BYD, a Chinese automobile importer in Pakistan’s growing new energy vehicle (NEV) market, has opposed the government’s proposal to allow the import of five-year-old used cars. The company argues that this move would disrupt local manufacturers, harm the environment, and increase reliance on costly petroleum imports.
At a media briefing in Karachi, BYD Vice President Danish Khaliq stated that such vehicles would arrive in Pakistan with prices depreciated by up to 60%, negatively impacting the price-sensitive market. He warned that this would slow NEV adoption and reduce sales of traditional Japanese automakers still operating in the country’s oil-run vehicle segment.
Khaliq proposed that any import duty reductions in the upcoming budget should apply exclusively to NEVs and be limited to automakers willing to invest in Pakistan. He emphasized that government policy should align with national industrial development and sustainability goals.

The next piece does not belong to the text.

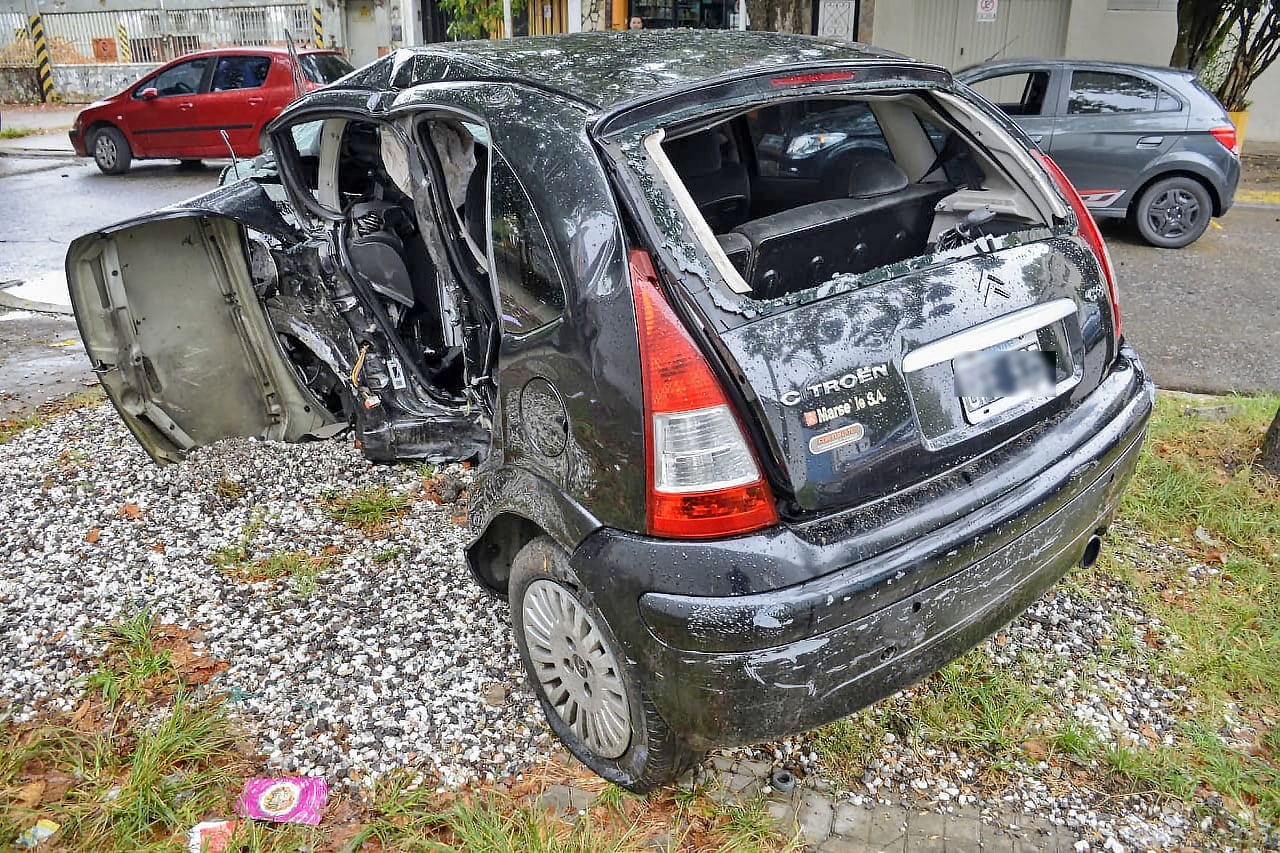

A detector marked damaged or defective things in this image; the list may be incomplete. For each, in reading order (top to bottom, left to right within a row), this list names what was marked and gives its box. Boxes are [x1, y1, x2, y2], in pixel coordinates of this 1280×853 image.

damaged roof [340, 30, 904, 113]
shattered window [490, 151, 564, 332]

BYD also highlighted environmental risks, arguing that an influx of older oil-run cars would hinder Pakistan’s progress toward the United Nations’ Sustainable Development Goals and affect job creation. The country already imports three-year-old used cars under existing regulations.
Meanwhile, BYD has launched two electric vehicles in Pakistan and is partnering with Mega Motor Company, which is setting up an NEV manufacturing plant in Sindh. The facility, expected to become operational next year, will have an annual capacity of 25,000 vehicles.